In Umbria fu incaricato dell’esecuzione delle nuove disposizioni Monsignor Benedetto Guidalotti di Perugia. Monsignore era Chierico di Camera, Nunzio apostolico ed amministratore del patrimonio di San Pietro, del Ducato di Spoleto e delle Terre Arnolfe, nonché tesoriere generale di Santa Chiesa.
Le principali prescrizioni contenute nella bolla papale, nel caso di Terni, riguardavano il comportamento degli esattori comunali, i quali “non mal versino o esigano con prepotenza e violenza le rendite pubbliche abusando del loro officio; non spendano od esigano oltre il tabellato e i ruoli di esigenza”.
Alcune direttive riguardavano il ruolo dei Banderari, i rappresentanti di quella che sarebbe stata secoli dopo definita la borghesia artigiana e commerciale, i quali sedevano nel consiglio cittadino insierme ai Cittadini, ossia i rappesentanti dei nobili e dei proprietari terrieri. Si prescriveva che i Banderari in carica non potessero essere più di 24 (e 24 erano comunque i Cittadini), che sarebbero decaduti dopo sei mesi dall’elezione. In questo periodo “godano di tutti i privilegi, esenzioni e prerogative personali o inerenti” legate all’ufficio ricoperto, dettavano le norme del papa.

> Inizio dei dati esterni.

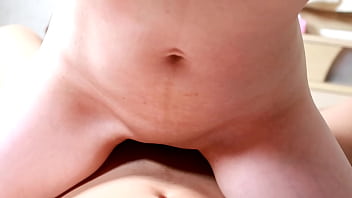 溢れ出る孕み汁ザーメンがもったいない。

Fra gli eletti non doveva esistere alcun motivo di odio o rancore personale, per cui una volta diventati Banderari si doveva mettere da parte inimicizia, allo scopo di essere nella condizione di assicurare una “imparziale e spassionata amministrazione del loro geloso incarico”.
Fonte: Lodovico Silvestri, “Collezione di memorie
storiche tratte dai protocolli
delle antiche riformanze della città di Terni dal 1387 al 1816″.
Ristampa a cura di Ermanno Ciocca. Terni 1977, Ed. Thyrus.